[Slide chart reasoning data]
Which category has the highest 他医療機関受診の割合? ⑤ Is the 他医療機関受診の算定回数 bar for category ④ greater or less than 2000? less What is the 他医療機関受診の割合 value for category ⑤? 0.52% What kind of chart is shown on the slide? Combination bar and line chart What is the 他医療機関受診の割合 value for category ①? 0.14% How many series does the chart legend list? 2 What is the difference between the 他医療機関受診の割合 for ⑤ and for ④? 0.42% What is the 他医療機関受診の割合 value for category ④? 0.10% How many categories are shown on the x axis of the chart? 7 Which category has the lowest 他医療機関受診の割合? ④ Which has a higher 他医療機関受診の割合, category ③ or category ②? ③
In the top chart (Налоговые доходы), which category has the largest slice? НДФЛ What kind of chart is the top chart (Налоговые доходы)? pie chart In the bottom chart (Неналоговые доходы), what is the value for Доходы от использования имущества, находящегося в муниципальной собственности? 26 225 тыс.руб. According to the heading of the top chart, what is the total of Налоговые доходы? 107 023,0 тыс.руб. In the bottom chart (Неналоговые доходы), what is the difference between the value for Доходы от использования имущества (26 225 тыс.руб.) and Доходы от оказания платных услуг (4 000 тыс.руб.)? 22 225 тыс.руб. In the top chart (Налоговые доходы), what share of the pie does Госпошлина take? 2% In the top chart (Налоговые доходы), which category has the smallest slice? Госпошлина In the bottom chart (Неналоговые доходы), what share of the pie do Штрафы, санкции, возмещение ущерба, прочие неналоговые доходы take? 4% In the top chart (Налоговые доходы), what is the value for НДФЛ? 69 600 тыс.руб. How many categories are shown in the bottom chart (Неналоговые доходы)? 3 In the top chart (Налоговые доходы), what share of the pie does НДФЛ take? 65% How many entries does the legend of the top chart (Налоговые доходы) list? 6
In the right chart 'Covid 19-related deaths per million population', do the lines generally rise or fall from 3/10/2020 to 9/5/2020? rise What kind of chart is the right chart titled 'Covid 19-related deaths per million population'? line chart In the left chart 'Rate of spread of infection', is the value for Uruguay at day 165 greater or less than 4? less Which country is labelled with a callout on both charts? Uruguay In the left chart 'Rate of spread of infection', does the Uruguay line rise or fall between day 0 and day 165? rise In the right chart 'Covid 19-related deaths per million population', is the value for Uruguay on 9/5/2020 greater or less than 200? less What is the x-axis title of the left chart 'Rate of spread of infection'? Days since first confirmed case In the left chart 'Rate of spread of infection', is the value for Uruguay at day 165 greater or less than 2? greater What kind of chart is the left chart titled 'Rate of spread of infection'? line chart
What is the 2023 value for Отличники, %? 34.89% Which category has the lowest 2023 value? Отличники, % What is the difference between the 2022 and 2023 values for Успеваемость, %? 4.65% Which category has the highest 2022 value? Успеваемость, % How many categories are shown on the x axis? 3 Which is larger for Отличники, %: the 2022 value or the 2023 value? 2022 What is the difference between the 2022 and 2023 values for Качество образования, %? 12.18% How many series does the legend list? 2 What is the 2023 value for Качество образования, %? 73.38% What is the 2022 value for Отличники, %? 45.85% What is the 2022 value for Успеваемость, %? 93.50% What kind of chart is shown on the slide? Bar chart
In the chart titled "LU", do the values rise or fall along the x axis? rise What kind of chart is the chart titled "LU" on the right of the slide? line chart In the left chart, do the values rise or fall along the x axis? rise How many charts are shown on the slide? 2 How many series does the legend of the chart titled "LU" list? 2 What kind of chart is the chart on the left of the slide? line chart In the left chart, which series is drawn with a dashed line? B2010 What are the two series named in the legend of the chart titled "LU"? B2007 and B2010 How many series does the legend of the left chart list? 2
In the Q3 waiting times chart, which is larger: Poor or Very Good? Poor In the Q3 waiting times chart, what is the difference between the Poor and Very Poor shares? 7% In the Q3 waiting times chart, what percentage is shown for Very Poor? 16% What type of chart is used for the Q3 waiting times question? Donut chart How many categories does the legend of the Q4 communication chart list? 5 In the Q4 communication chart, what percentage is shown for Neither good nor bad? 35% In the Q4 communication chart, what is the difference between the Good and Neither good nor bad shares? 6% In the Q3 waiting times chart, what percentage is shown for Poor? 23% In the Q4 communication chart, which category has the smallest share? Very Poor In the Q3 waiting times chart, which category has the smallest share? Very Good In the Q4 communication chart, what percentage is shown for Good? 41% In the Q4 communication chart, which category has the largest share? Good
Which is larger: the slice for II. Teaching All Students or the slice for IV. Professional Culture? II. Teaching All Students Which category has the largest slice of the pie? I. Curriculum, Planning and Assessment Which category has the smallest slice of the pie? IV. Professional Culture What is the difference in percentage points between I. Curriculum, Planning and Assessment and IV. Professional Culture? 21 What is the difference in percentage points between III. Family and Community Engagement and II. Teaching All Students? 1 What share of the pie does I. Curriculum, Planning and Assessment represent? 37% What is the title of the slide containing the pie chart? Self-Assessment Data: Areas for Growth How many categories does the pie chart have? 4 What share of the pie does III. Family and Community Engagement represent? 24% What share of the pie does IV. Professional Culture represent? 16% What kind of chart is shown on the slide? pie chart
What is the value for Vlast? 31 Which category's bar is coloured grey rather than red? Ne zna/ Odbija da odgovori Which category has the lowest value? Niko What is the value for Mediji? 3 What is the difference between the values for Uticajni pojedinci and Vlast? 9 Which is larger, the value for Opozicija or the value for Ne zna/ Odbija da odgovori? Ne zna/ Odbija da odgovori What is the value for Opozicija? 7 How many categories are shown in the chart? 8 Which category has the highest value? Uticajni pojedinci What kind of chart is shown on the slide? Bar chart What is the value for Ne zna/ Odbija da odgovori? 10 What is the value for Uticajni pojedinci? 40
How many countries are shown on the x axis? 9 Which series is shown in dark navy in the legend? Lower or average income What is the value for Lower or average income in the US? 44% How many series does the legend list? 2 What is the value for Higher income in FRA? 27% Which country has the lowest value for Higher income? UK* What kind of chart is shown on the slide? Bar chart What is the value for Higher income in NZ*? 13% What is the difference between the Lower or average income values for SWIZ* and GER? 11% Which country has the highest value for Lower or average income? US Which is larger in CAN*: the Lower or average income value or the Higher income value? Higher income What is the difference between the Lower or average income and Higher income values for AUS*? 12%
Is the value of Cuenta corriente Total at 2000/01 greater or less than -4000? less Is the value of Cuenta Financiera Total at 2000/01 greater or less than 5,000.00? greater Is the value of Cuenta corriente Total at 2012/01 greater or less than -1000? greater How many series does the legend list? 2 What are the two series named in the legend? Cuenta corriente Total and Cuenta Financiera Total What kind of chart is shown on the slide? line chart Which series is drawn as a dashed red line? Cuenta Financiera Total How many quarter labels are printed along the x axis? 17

### Prompt
Reproduce the items word for word, starting with the first line of the items and going on through the line containing "доходы) list? 6".

### Result for this task
Which category has the highest 他医療機関受診の割合? ⑤ Is the 他医療機関受診の算定回数 bar for category ④ greater or less than 2000? less What is the 他医療機関受診の割合 value for category ⑤? 0.52% What kind of chart is shown on the slide? Combination bar and line chart What is the 他医療機関受診の割合 value for category ①? 0.14% How many series does the chart legend list? 2 What is the difference between the 他医療機関受診の割合 for ⑤ and for ④? 0.42% What is the 他医療機関受診の割合 value for category ④? 0.10% How many categories are shown on the x axis of the chart? 7 Which category has the lowest 他医療機関受診の割合? ④ Which has a higher 他医療機関受診の割合, category ③ or category ②? ③
In the top chart (Налоговые доходы), which category has the largest slice? НДФЛ What kind of chart is the top chart (Налоговые доходы)? pie chart In the bottom chart (Неналоговые доходы), what is the value for Доходы от использования имущества, находящегося в муниципальной собственности? 26 225 тыс.руб. According to the heading of the top chart, what is the total of Налоговые доходы? 107 023,0 тыс.руб. In the bottom chart (Неналоговые доходы), what is the difference between the value for Доходы от использования имущества (26 225 тыс.руб.) and Доходы от оказания платных услуг (4 000 тыс.руб.)? 22 225 тыс.руб. In the top chart (Налоговые доходы), what share of the pie does Госпошлина take? 2% In the top chart (Налоговые доходы), which category has the smallest slice? Госпошлина In the bottom chart (Неналоговые доходы), what share of the pie do Штрафы, санкции, возмещение ущерба, прочие неналоговые доходы take? 4% In the top chart (Налоговые доходы), what is the value for НДФЛ? 69 600 тыс.руб. How many categories are shown in the bottom chart (Неналоговые доходы)? 3 In the top chart (Налоговые доходы), what share of the pie does НДФЛ take? 65% How many entries does the legend of the top chart (Налоговые доходы) list? 6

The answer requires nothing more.